Enfin, l’arrêt du 1er février 1997 rendu par la chambre sociale de la Cour de cassation n’a pas fait naître de nouveaux droits pour la salariée, et ne saurait dès lors être considéré comme le point de départ du délai de prescription.
Dès lors, dans la mesure où la salariée n’a pas introduit son action dans les cinq ans suivant le 13 juillet 2012, c’est-à-dire avant le 13 juillet 2017, le jugement entrepris sera confirmé en ce qu’il a déclaré prescrites les demandes de la salariée, portant à la fois sur la demande de gratification et sur la demande de dommages et intérêts pour discrimination.
III – Sur la demande reconventionnelle en remboursement de la gratification afférente à la médaille « or » du travail.
L’employeur sollicite la condamnation de la salariée, en tout état de cause, à lui rembourser la gratification afférente à la médaille « or » du travail, soit la somme brute de 2 193,5 euros.

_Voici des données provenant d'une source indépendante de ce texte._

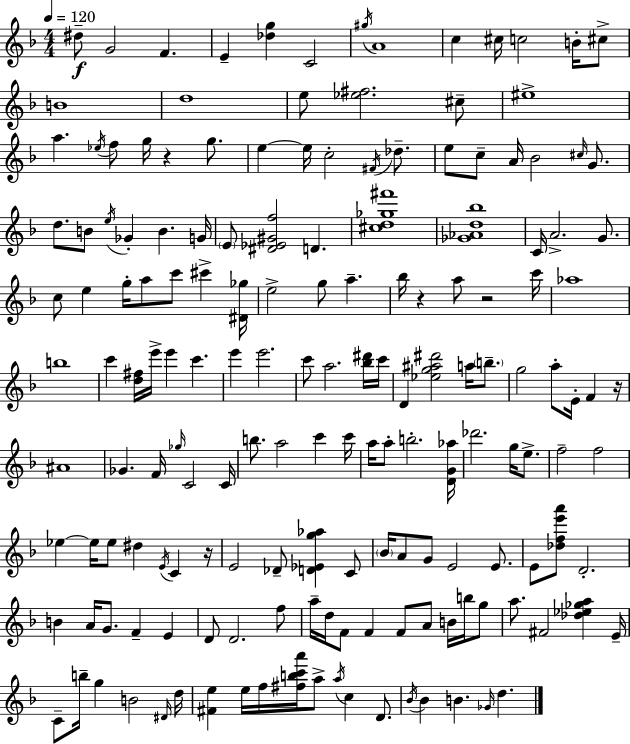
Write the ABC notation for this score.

X:1
T:Untitled
M:4/4
L:1/4
K:Dm
^d/2 G2 F E [_dg] C2 ^g/4 A4 c ^c/4 c2 B/4 ^c/2 B4 d4 e/2 [_e^f]2 ^c/2 ^e4 a _e/4 f/2 g/4 z g/2 e e/4 c2 ^F/4 _d/2 e/2 c/2 A/4 _B2 ^c/4 G/2 d/2 B/2 e/4 _G B G/4 E/2 [^D_E^Gf]2 D [^cd_g^f']4 [_G_Ad_b]4 C/4 A2 G/2 c/2 e g/4 a/2 c'/2 ^c' [^D_g]/4 e2 g/2 a _b/4 z a/2 z2 c'/4 _a4 b4 c' [d^f]/4 e'/4 e' c' e' e'2 c'/2 a2 [_b^d']/4 c'/4 D [_eg^a^d']2 a/4 b/2 g2 a/2 E/4 F z/4 ^A4 _G F/4 _g/4 C2 C/4 b/2 a2 c' c'/4 a/4 a/2 b2 [DG_a]/4 _d'2 g/4 e/2 f2 f2 _e _e/4 _e/2 ^d E/4 C z/4 E2 _D/2 [D_Eg_a] C/2 _B/4 A/2 G/2 E2 E/2 E/2 [_dfe'a']/2 D2 B A/4 G/2 F E D/2 D2 f/2 a/4 d/4 F/2 F F/2 A/2 B/4 b/4 g/2 a/2 ^F2 [_d_e_ga] E/4 C/2 b/4 g B2 ^D/4 d/4 [^Fe] e/4 f/4 [^fbc'a']/4 a/2 a/4 c D/2 _B/4 _B B _G/4 d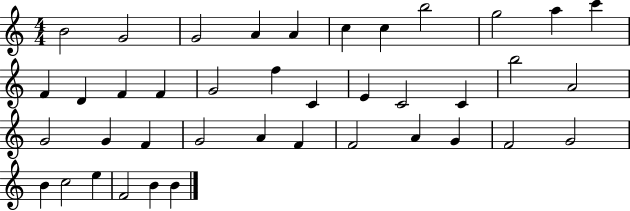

La salariée ne formule aucune observation sur cette demande.
***
En l’espèce, Mme [I] a obtenu ses 35 ans de service en août 2008. Or, en application des règles en vigueur jusqu’au 30 avril 2011, la gratification au titre de la médaille d’or du travail (35 années de service) était perçue à 43 ans de service, soit, pour l’intéressée, en 2016.
Par ailleurs, le nouveau dispositif issu de l’accord du 24 janvier 2011 – qui prévoit le paiement de la gratification à date, c’est-à-dire l’année des 35 ans d’ancienneté atteinte par le salarié -, est entré en vigueur à compter du 1er mai 2011.
Ses dispositions transitoires prévoient qu’il se substitue à compter de cette date à l’ensemble des dispositions applicables, mais qu’un « collaborateur pourra demander à bénéficier d’une gratification en application du nouveau dispositif si le nombre d’années de service correspondant à la médaille d’honneur du travail d’Etat demandée est acquis à compter du 1er janvier 2011 ». Autrement dit, « seuls les salariés qui atteignent les 20, 30, 35 et 40 années de service à compter du 1er janvier 2011 bénéficient de la gratification Médaille d’honneur d’Etat dans le cadre des règles du nouveau dispositif ».
Ainsi, Mme [I] ne remplissait pas les conditions prévues par l’ancien régime ni les dispositions transitoires pour bénéficier de la gratification liée à l’échelon « or » de la médaille du travail.
Toutefois, il résulte des développements qui précèdent que ce dispositif a été jugé discriminatoire en raison de l’âge, en ce qu’il prive les salariés ayant une ancienneté supérieure à 35 ans de bénéficier de quatre gratifications au titre des médailles du travail au contraire de leurs collègues plus jeunes. Faire droit à la demande de remboursement de l’employeur reviendrait à entériner de fait une telle discrimination.
En conséquence, l’employeur sera débouté de sa demande reconventionnelle de remboursement.
IV – Sur les autres demandes.
Les dispositions du jugement entrepris relatives aux frais irrépétibles et dépens seront confirmés.
L’équité commande de ne pas faire application des dispositions de l’article 700 du code de procédure civile. La salariée sera condamnée aux entiers dépens de l’appel.
PAR CES MOTIFS
La cour,
Statuant contradictoirement et publiquement, par mise à disposition au greffe, les parties ayant été préalablement avisées dans les conditions de l’article 450 du code de procédure civile,
Dans la limite de la dévolution,
REJETTE le moyen tiré de l’absence d’effet dévolutif de l’appel ;
CONFIRME le jugement rendu le 13 décembre 2022 par le juge départiteur du conseil de prud’hommes de Lyon dans le litige opposant Mme [I] à la société [12] en toutes ses dispositions ;
Y AJOUTANT,
DÉBOUTE les parties de leurs autres demandes ;
CONDAMNE Mme [I] aux entiers dépens de l’appel.